The uphill by the sea awaited us as we went toward Brestova, where the car ferry was. We were not all able to continue forward to the destination, and a rest was needed. We stopped by a cute small village, that had a nice view to the sea. There was one small open market where we got food supplies for our morning snack, or second breakfast if you prefer to call it that way. We chilled down a bit, shamelessly used the toilet of one restaurant bar there. Put backpacks back on and continued the trip. The way was still uphill, and I went ahead at my own pace. By the intersection that lead us downhill to the car ferry, I stopped to wait for them. Ten minutes had passed and there was no sight of them: “Did perhaps something happen? Were they unable to continue and had to rest or maybe they just walked? Did the chain break again?” I thought. I went back to check on them, and the distance went on and on without sighting them. Eventually, I spotted Vesna coming uphill as the lone survivor of this uphill challenge with Maria not lagging so much behind, and we went together uphill.
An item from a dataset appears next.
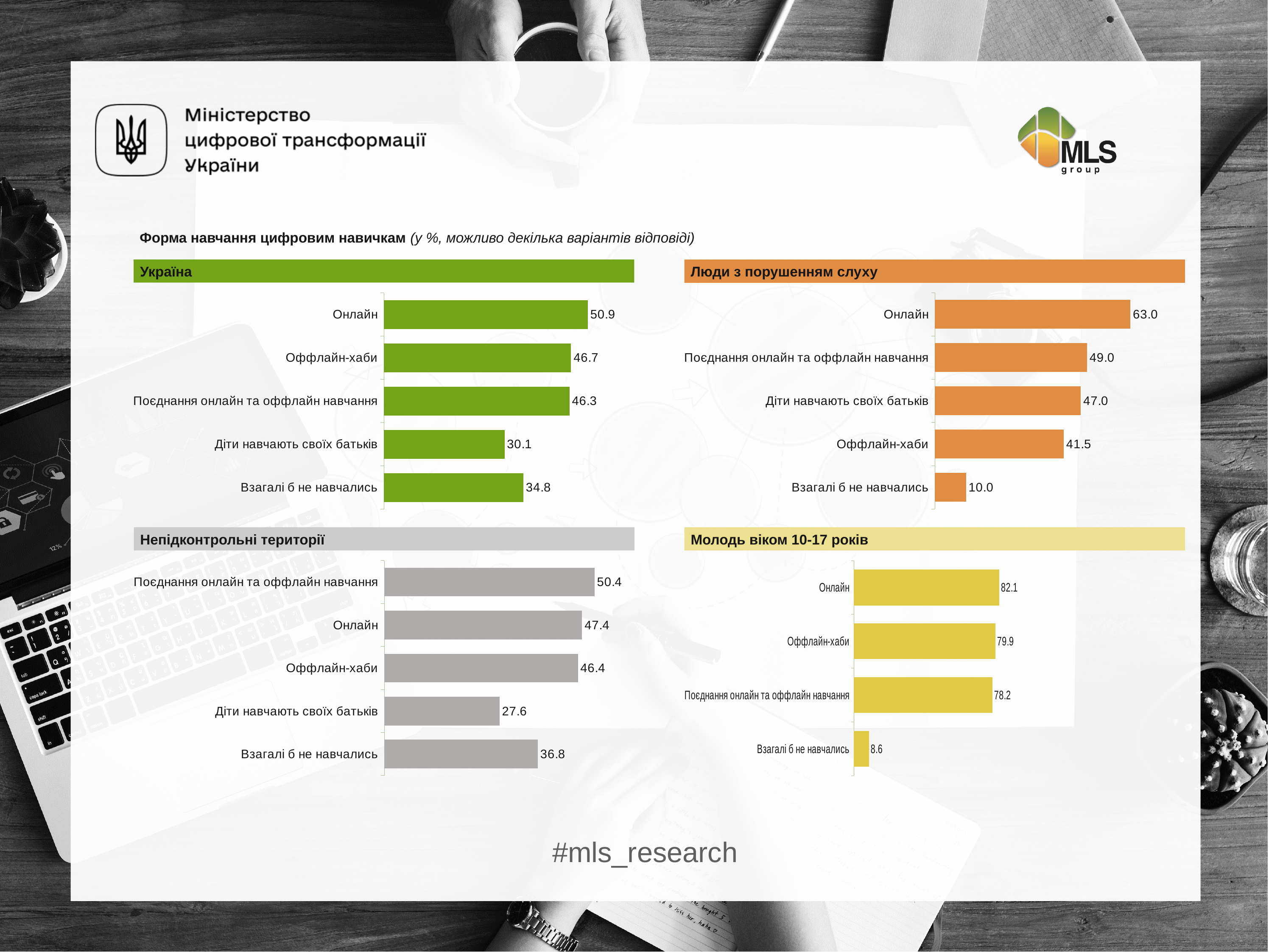
In the "Україна" chart, what is the value for "Онлайн"? 50.9 In the "Молодь віком 10-17 років" chart, what is the value for "Оффлайн-хаби"? 79.9 In the "Непідконтрольні території" chart, which category has the highest value? Поєднання онлайн та оффлайн навчання In the "Люди з порушенням слуху" chart, what is the value for "Взагалі б не навчались"? 10.0 In the "Молодь віком 10-17 років" chart, what is the difference between "Онлайн" and "Взагалі б не навчались"? 73.5 In the "Люди з порушенням слуху" chart, which category has the highest value? Онлайн How many categories does the "Молодь віком 10-17 років" chart show? 4 In the "Україна" chart, which is larger: "Взагалі б не навчались" or "Діти навчають своїх батьків"? Взагалі б не навчались In the "Україна" chart, which category has the lowest value? Діти навчають своїх батьків How many categories does the "Люди з порушенням слуху" chart show? 5 What type of chart is the "Непідконтрольні території" chart? Bar chart In the "Непідконтрольні території" chart, what is the value for "Діти навчають своїх батьків"? 27.6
We felt relief after arriving at the intersection, leading us on a complete downhill trip towards the car ferry that would lead us to Cres. As usual, I went ahead without much care for the speed and enjoyed the downhill breeze down to the ticket retail. I bought the tickets in advance, and we continued downhill to where the actual ferry stop was. A group of men on Vespas arrived not long after we did, while we were locking the bikes down. Because of this trip, I felt some “similarity” connection to this group, but probably they had it much easier to get to this location as the Vespas did the uplifting.

We stopped by a bar, had beer/coffee and ice-cream later and the ferry arrived meanwhile. The power felt from the ferry was tremendous and astonishing at the same time, and the number of cars coming out of it was surprising, like a magic hat without a bottom. It didn’t seem there would be enough space for all of that. We went inside the ferry chose our seats and chilled down. It was my first time on a ferry and the experience of the sea breeze was a pleasant one.
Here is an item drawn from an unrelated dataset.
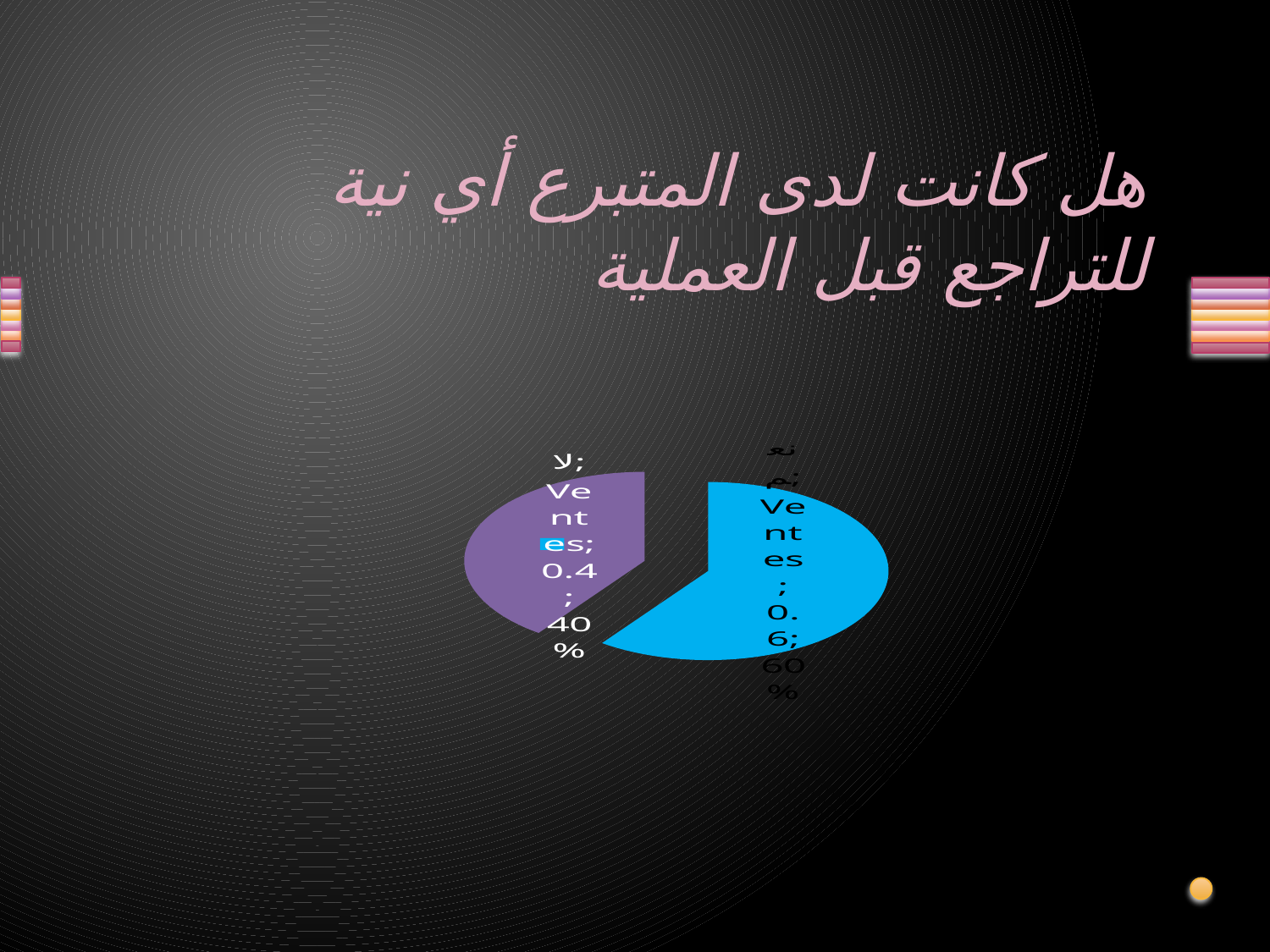
What kind of chart is shown on the slide? pie chart How many slices does the pie chart have? 2 What colour is the "نعم" slice? blue Which slice is the smallest in the pie chart? لا Which is larger, the "نعم" slice or the "لا" slice? نعم What percentage share does the "نعم" slice have? 60% What value is printed for the "نعم" slice? 0.6 What is the difference in percentage points between the "نعم" and "لا" slices? 20% What value is printed for the "لا" slice? 0.4 What percentage share does the "لا" slice have? 40% Which slice is the largest in the pie chart? نعم What series name is printed in the data labels of the pie chart? Ventes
The sun was high, and the heat probably higher, and after arriving in Cres, the huge uphill was just too much for us, so we proudly wore the “Bike Walkers” badge. After 8km of switching between walking and cycling uphill, the fixed chain broke again, with my feet, during an attempt to carry most luggage while cycling uphill. It was a relief as now our real only solution in the middle of nowhere was to call our superheroes in camp.

While waiting for an answer, we stopped by a village to eat our packed food and rest. This village was so small, they didn’t have a bar, so we went to another village called Filozići in hopes to find a bar there. The way there seemed magical with a nice proportion of trees, grass fields and rocks, with the occasional mysterious tree sculptures. After we arrived, we learnt that this village was only inhabited by one family of a couple with two kids, running an art farm together. The place was wonderful, full of home-made stuff, and somewhere I would be proud to live. There was no bar though Ahah. They served us water and wine, we chit-chatted and went around the place. After one hour or so, our galloping companions from camp arrived to pick us up.